Soundtrack: Nina Simone - Black is the colour of my true love's hair

This weekend, as usual, there was partying. This time to celebrate the fact that our holiday has started! Easter holiday here I come! writing a 5000 word assignment... I got my German assignment back today and got a B+, cause I didn't take it seriously enough. that sucks, but at least I have a chance to resubmit. I'll do that. Have spent a whole our correcting my grammar and vocab, and was banging my head against the desk in despair when finally Manuel came to my aid. Thank goodness.. it's nice to have a private tutor. ^_^ Our cozy little barbecue outsuide the common room. niice. Featuring: (Edith and Elena for a short while), Joanne, Ronny, Patrick, Manuel, Kristof, Reenay, Trong and me.



This friday we had a bbq. It wasn't one of large scale, but it worked. A bit windy, but no rain, so good one. :) I made some awesome (forgive my modesty) teriyaki salmon packages, have been craving fish for some while so it was good as. After bbq we had a preparty in our flat and then hit the town.

Then on Saturday, Geeta asked me if I wanted to go out. Finally! A girl's night! We met up in her flat, then after a short trip to Mckenzies (dodgy as!) we went back and met up with Geeta's friend from Singapore (afraid to spell her name, in fear of being extremely rude and insulting the entire Indian world). We crashed an Indian party and it was really cool, there were free drinks and lots of Indian music all night! We danced the night away and then went to Gogo's for the first time ever. I quite liked it there.

So, now it is time to get serious and do some studying... I can't believe how lazy I am.

Friday, April 07, 2006

I love my dentist!

Soundtrack: Faithless - Salva Mea

I can't believe this! Here I was, chillin' out listening to loud as music, celebratin that my holiday is officially started, and the phone rings. IT'S MY DENTIST! He called to acknowledge my appointment that I booked yesterday, and wanted to know how I was doing, and then he went through the procedure with me, how the sedation works an all, and told me to have confidence in the sedation. I feel like a queen. All warm and fuzzy, my dentist really cares about me. :) I'm gonna get through it.
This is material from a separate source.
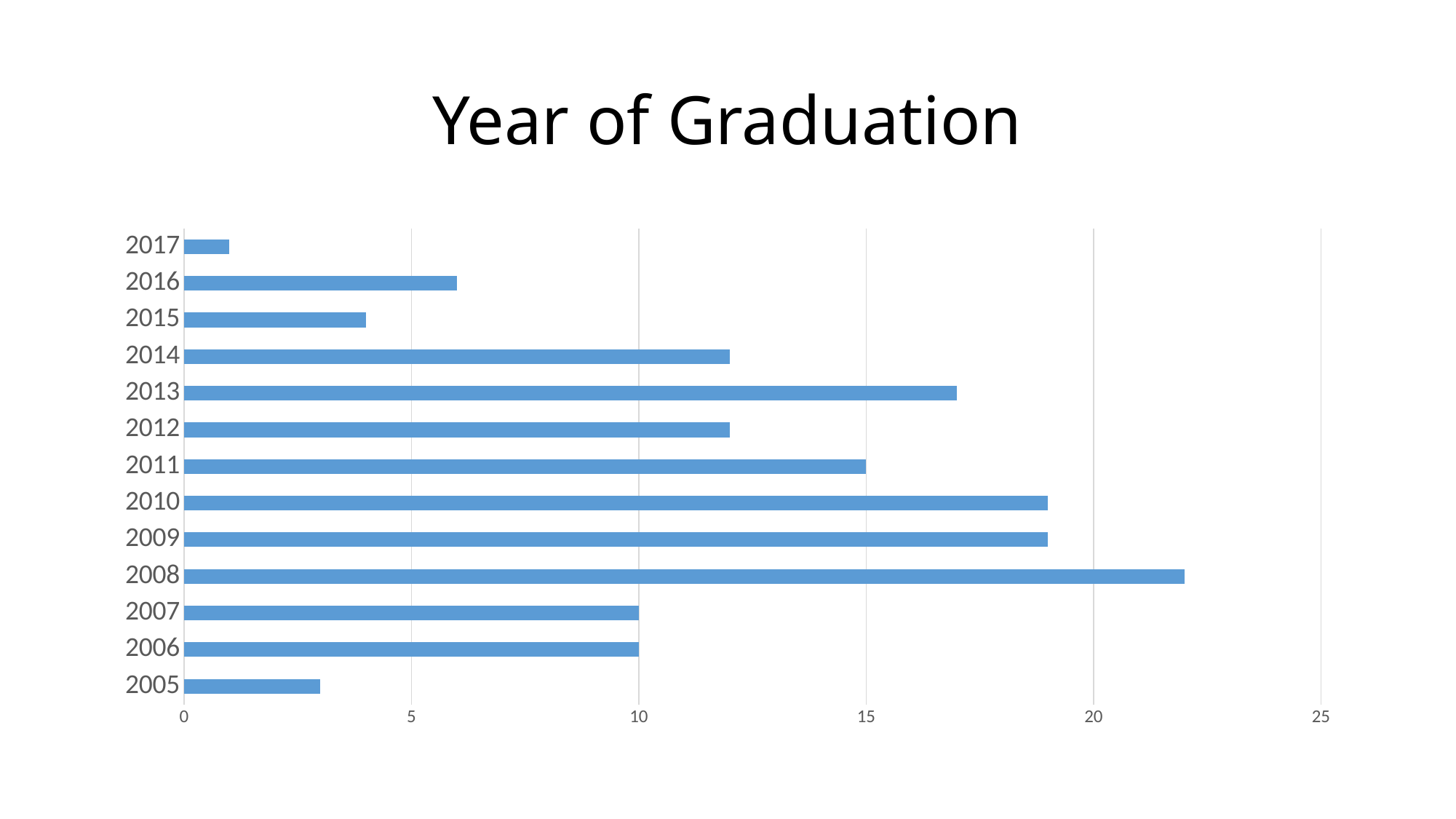
Which year has the lowest value? 2017 What is the value for 2011? 15 Is the value for 2013 greater or less than 15? greater What kind of chart is shown on the slide? bar chart Which is larger, the value for 2014 or the value for 2016? 2014 What is the value for 2007? 10 Which year has the highest value? 2008 Which is larger, the value for 2005 or the value for 2010? 2010 How many years are shown on the chart? 13 What is the title of the chart? Year of Graduation Is the value for 2008 greater or less than 20? greater Is the value for 2015 greater or less than 5? less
The least thing I can do in return is to give him credit:
It is Jeff Jones, at Symes de Silva house on Courtenay.

Tuesday, April 04, 2006

small update

Soundtrack: Massive Attack - Name Taken

Got woken up by a quick earthquake this morning.

I'm heading for bed, but thought I'd throw in a small update before I go. Have had a busy few days, and still I have an essay to finish by Friday!! Oh well, it shouldn't be impossible, but not that easy either. The topic is a bit boring.

This weekend I've been partying AGAIN. There was a Karaoke night in Stafford on Friday, and I sang Aha - Take on me. Horribly... *L* Ah well, it was good fun. Saturday I went out with Patrick, Manuel and my new flatmate, Ronny. He is really cool, I like him. :) He is definitely much more subdued than Joe, but he is good fun. I'm craving for girls... I'm hanging out with guys all the time! I'm really funny these days. I'm completely surrounded by people, but in a funny way I still feel a bit lonely. And afraid of being alone.. A lot of ppl will be going away in the next two weeks, so for all of my friends who are staying in Wellington: prepare to be bugged!! I'll show up when u least expect it and demand your attention. Everything is always changing and I guess the pace in which they are changing is freaking me out a bit..
So I went out for a walk just now and tried to calm my mind to focus on my essay, but didn't really succeed that well. My thoughts are flying away as much now as before I went out.